WORK TO DO: Return the line containing "What is the" and all lines after it exactly; stop at the end of the material.

Records from a data collection
* * *

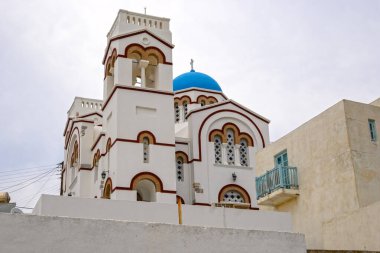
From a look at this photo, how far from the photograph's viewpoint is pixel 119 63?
23062 millimetres

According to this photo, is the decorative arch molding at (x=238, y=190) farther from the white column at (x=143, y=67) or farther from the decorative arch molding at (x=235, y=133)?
the white column at (x=143, y=67)

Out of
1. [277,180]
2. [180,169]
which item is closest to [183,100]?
[180,169]

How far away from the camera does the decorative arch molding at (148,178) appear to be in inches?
849

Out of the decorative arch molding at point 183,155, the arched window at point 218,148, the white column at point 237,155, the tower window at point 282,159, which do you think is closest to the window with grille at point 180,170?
the decorative arch molding at point 183,155

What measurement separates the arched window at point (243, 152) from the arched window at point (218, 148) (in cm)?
92

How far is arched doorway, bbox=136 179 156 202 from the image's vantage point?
2208 centimetres

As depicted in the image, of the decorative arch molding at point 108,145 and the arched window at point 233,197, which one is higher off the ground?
the decorative arch molding at point 108,145

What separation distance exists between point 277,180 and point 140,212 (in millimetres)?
4436

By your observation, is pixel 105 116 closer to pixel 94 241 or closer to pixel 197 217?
pixel 197 217

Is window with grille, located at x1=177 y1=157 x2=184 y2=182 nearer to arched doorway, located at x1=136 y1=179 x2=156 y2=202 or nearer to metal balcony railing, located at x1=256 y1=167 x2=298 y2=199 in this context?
arched doorway, located at x1=136 y1=179 x2=156 y2=202

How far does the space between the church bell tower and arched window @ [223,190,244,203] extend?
312 centimetres

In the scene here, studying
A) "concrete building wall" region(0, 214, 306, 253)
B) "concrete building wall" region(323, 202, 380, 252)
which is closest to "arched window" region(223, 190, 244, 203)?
"concrete building wall" region(323, 202, 380, 252)

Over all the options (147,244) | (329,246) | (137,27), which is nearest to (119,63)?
(137,27)

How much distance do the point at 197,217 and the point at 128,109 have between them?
1107 centimetres
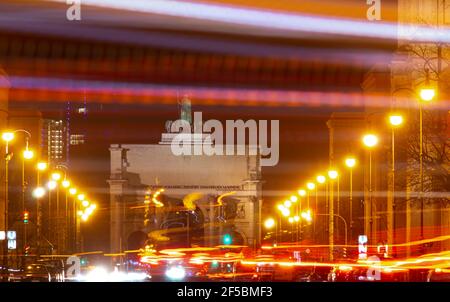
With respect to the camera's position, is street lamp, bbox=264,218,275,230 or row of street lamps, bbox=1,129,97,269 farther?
street lamp, bbox=264,218,275,230

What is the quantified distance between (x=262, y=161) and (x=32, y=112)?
13292 millimetres

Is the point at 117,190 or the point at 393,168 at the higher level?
the point at 393,168

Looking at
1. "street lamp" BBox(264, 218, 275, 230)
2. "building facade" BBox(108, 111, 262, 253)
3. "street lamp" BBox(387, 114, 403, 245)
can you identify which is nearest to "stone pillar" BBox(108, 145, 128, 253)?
"building facade" BBox(108, 111, 262, 253)

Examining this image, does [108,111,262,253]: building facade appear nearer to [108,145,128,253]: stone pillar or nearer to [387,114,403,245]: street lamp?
[108,145,128,253]: stone pillar

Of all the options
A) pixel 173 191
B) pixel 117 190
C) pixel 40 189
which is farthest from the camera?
pixel 173 191

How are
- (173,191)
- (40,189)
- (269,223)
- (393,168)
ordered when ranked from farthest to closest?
(173,191), (269,223), (40,189), (393,168)

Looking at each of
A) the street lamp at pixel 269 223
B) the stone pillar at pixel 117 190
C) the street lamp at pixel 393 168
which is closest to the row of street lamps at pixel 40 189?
the stone pillar at pixel 117 190

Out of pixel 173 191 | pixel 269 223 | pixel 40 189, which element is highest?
pixel 40 189

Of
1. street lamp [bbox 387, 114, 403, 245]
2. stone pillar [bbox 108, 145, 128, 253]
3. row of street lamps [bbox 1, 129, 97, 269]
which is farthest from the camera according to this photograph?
stone pillar [bbox 108, 145, 128, 253]

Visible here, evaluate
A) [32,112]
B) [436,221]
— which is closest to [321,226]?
[32,112]

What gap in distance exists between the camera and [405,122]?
2714 centimetres

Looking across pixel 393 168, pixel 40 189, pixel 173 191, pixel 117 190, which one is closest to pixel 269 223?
pixel 173 191

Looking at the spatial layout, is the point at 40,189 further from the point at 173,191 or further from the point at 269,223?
the point at 173,191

* * *

EXERCISE ANSWER:
What is the quantified distance between (x=262, y=161) and (x=32, y=112)?
13292 millimetres

Is the point at 117,190 or the point at 393,168 at the higher level?
the point at 393,168

Looking at
1. "street lamp" BBox(264, 218, 275, 230)
2. "building facade" BBox(108, 111, 262, 253)
3. "street lamp" BBox(387, 114, 403, 245)
can you identify which is nearest to "stone pillar" BBox(108, 145, 128, 253)?
"building facade" BBox(108, 111, 262, 253)

Examining this image, does [108,111,262,253]: building facade appear nearer to [108,145,128,253]: stone pillar or nearer to [387,114,403,245]: street lamp?
[108,145,128,253]: stone pillar

Of all the options
A) pixel 173 191
B) pixel 117 190
C) pixel 40 189
which is farthest from the camera?
pixel 173 191

How are
- (173,191)
- (40,189)
- (269,223)
- (393,168)
ordered when ranked from farthest to closest?
(173,191), (269,223), (40,189), (393,168)

Looking at each of
A) the street lamp at pixel 269 223
B) the stone pillar at pixel 117 190
C) the street lamp at pixel 393 168
which is closest to the row of street lamps at pixel 40 189?
the stone pillar at pixel 117 190

Out of pixel 173 191 | pixel 269 223 | pixel 40 189, which element is highest?
pixel 40 189

Of
1. street lamp [bbox 387, 114, 403, 245]
2. stone pillar [bbox 108, 145, 128, 253]
3. row of street lamps [bbox 1, 129, 97, 269]
which is farthest from the camera according to this photograph?
stone pillar [bbox 108, 145, 128, 253]

Visible here, evaluate
A) [32,112]
B) [436,221]
— which is closest to [321,226]?
[32,112]

What gap in distance exists between the camera and [405,122]?
2714 centimetres

Looking across pixel 393 168, pixel 40 189, pixel 173 191, pixel 117 190, which one is closest to pixel 269 223?
pixel 173 191

Looking at the spatial layout, is the point at 40,189 further from the point at 173,191 or further from the point at 269,223?
the point at 173,191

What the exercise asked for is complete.